Testing Your Current Code Against
PHP7 Or HHVM

Intro To Dunit. Think Travis-Ci But Locally.

Cory Kennedy-Darby
2 min readMar 31, 2015

DUnit (dee-unit) makes your life easier by allowing you to run your unit tests on different versions of PHP or HHVM. Different versions are possible by using Docker containers. Thanks to @danbruce each of the Docker containers are only, ~35 MB in size.

But PHP7 Is Ages Away Though!

PHP7 isn’t that far away. In fact, it is scheduled for release in ~8 months in November. Now is the perfect time to start testing your code against PHP7 nightly. Why?

1)Backwards Compatibility

Testing against PHP7 allows you the opportunity to report backwards compatibility issues if your current passing unit tests start failing simply by using PHP7.

2)Knowing What Is Changing

One of your passing unit tests begins to fail in PHP7, and you realize that it is a documented backwards compatibility break. Awesome, knowing now is better than when you upgrade. It’ll also push you to keep up to date with the changelogs.

3)Start Convincing Before The Release

I’ve worked and consultant for enough companies to know that convincing the people around you to upgrade from PHP 5.* to 7 will take time. Start testing against PHP7 now, discussing it, and pushing developers around you to do the same.
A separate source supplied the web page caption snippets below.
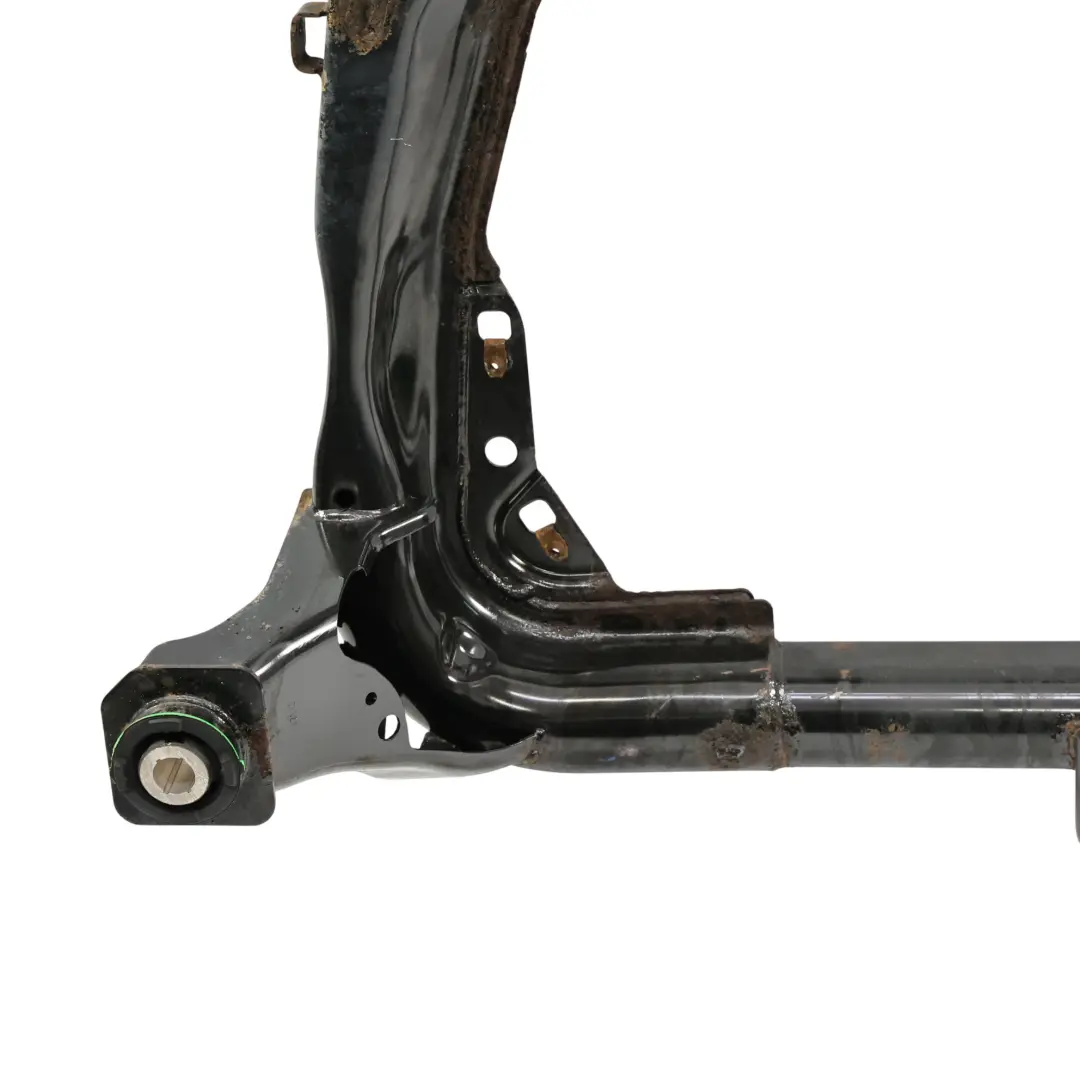 Berceau Avant Support Essieu Traverse pour Range Rover Evoque L538 à propos du numéro de pièce LR047361 Range Rover Evoque L538 Berceau Avant Support Essieu Traverse - SKU LR047361 - Numéro de pièce LR047361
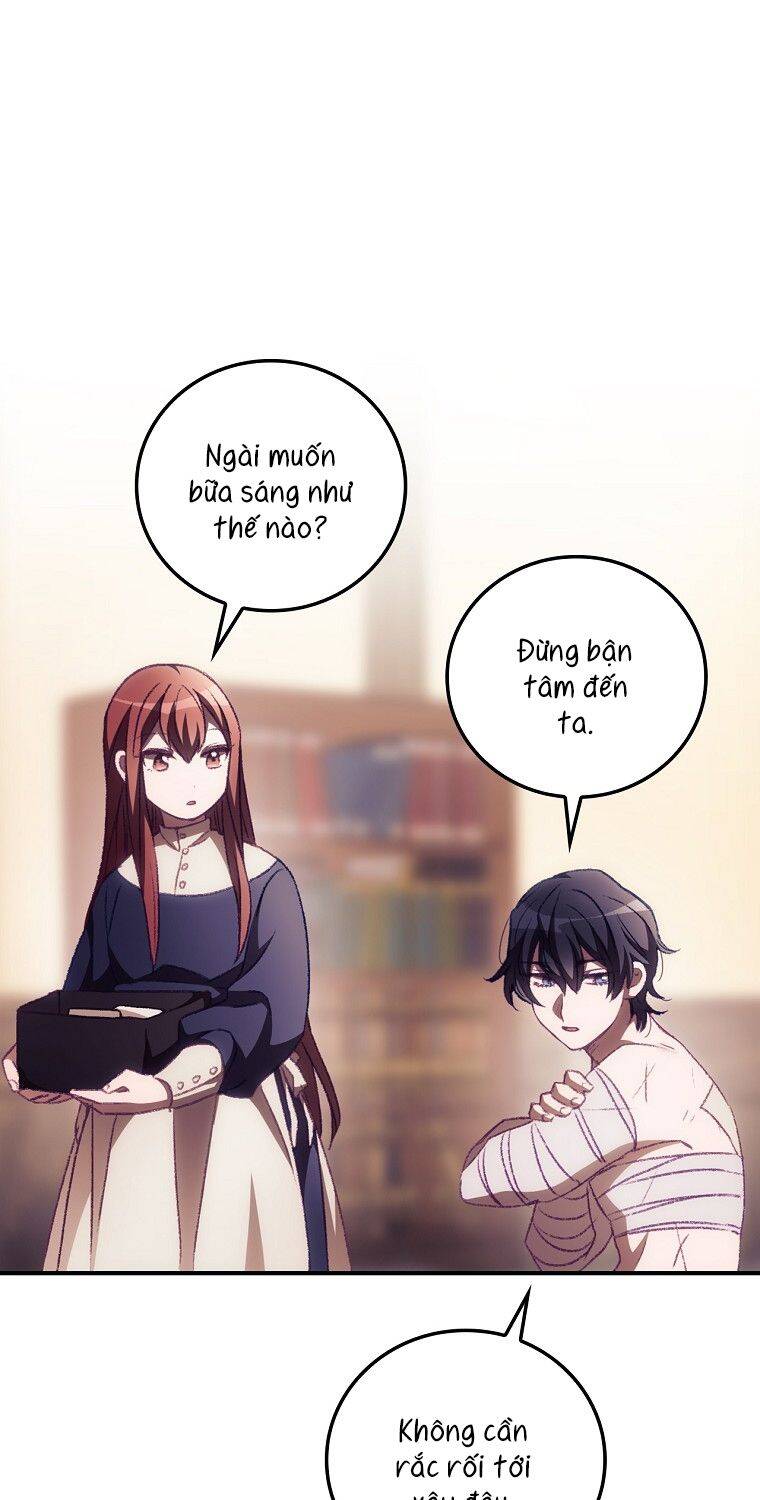 Tôi Nhìn Thấy Cái Chết Của Bạn Chapter 10 - 17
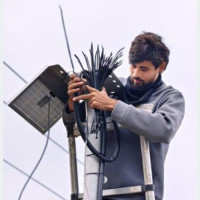 खडेरीले सुक्न थाले हिउँदे बाली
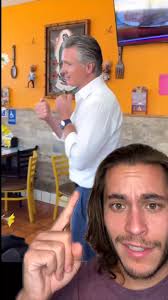 Muchos dicen que este será el próximo presidente de Estados Unidos 😱🇺🇸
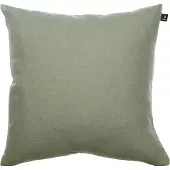 Himla Sunshine kussenhoes Sage, 60x60 cm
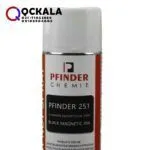 خرید اسپری تست ذرات مغناطیسی PFINDER MT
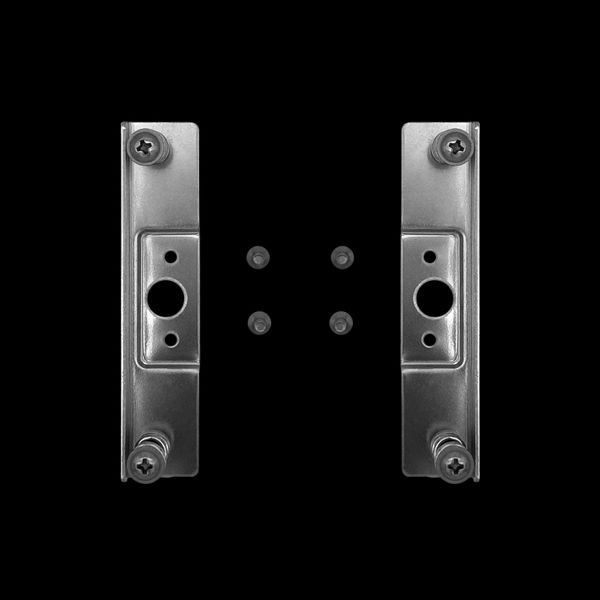 ARCTIC Freezer 4U-M Ampere Mounting Kit - Mounting accessories for Freezer 4U-M pre Ampere Altra com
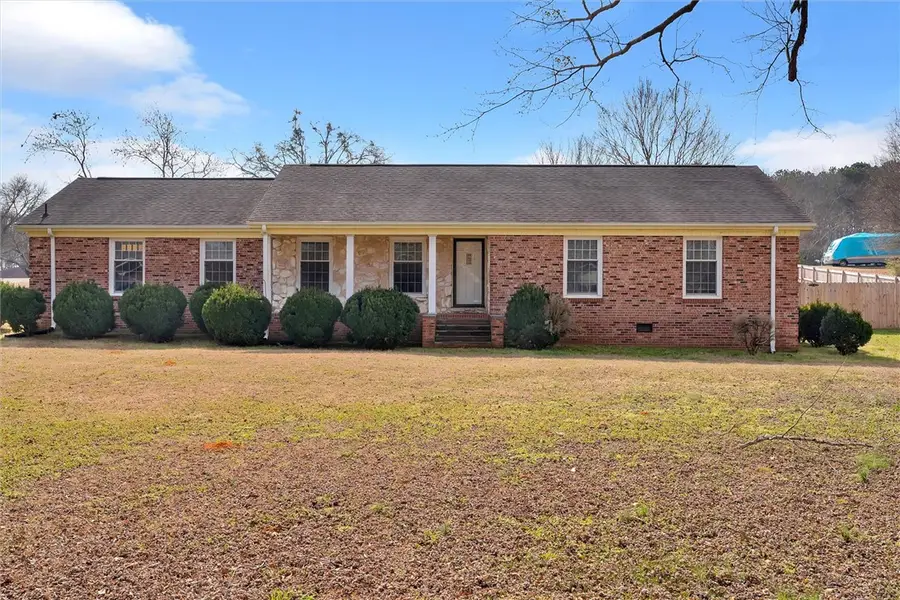 2114 Karen Lane, Anderson, SC 29626 - #2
Trust me, getting people on board early will make it a lot smoother down the road.

Installing DUnit

# Use composer to install as require-dev
$ composer require vectorface/dunit --dev

Full installation instructions are located here.

Using DUnit

#Dunit using PHP7 nightly
$ ./vendor/bin/dunit -i "vectorface/php-nightly"
#Dunit using HHVM
$ ./vendor/bin/dunit -i "vectorface/hhvm"

Documentation for using DUnit and all the options it has are located here.

Bonus! DUnit Can Make You Look Brilliant

Imagine this scenario, you’re a developer that works at a company that is currently having a large spike in user growth. You get called into a meeting where you’re told the company is thinking about spending a lot of capital on upgrading the servers because of the growth.

What if you pitched the idea of using HHVM instead? See, the advantage of using DUnit throughout your development is that it provides an insight to how much change would be required to upgrade PHP versions or to move to HHVM.

Wrap Up

DUnit makes it very simple and fast to know if your existing code base doesn’t work with PHP7 & HHVM. Now you have no excuses.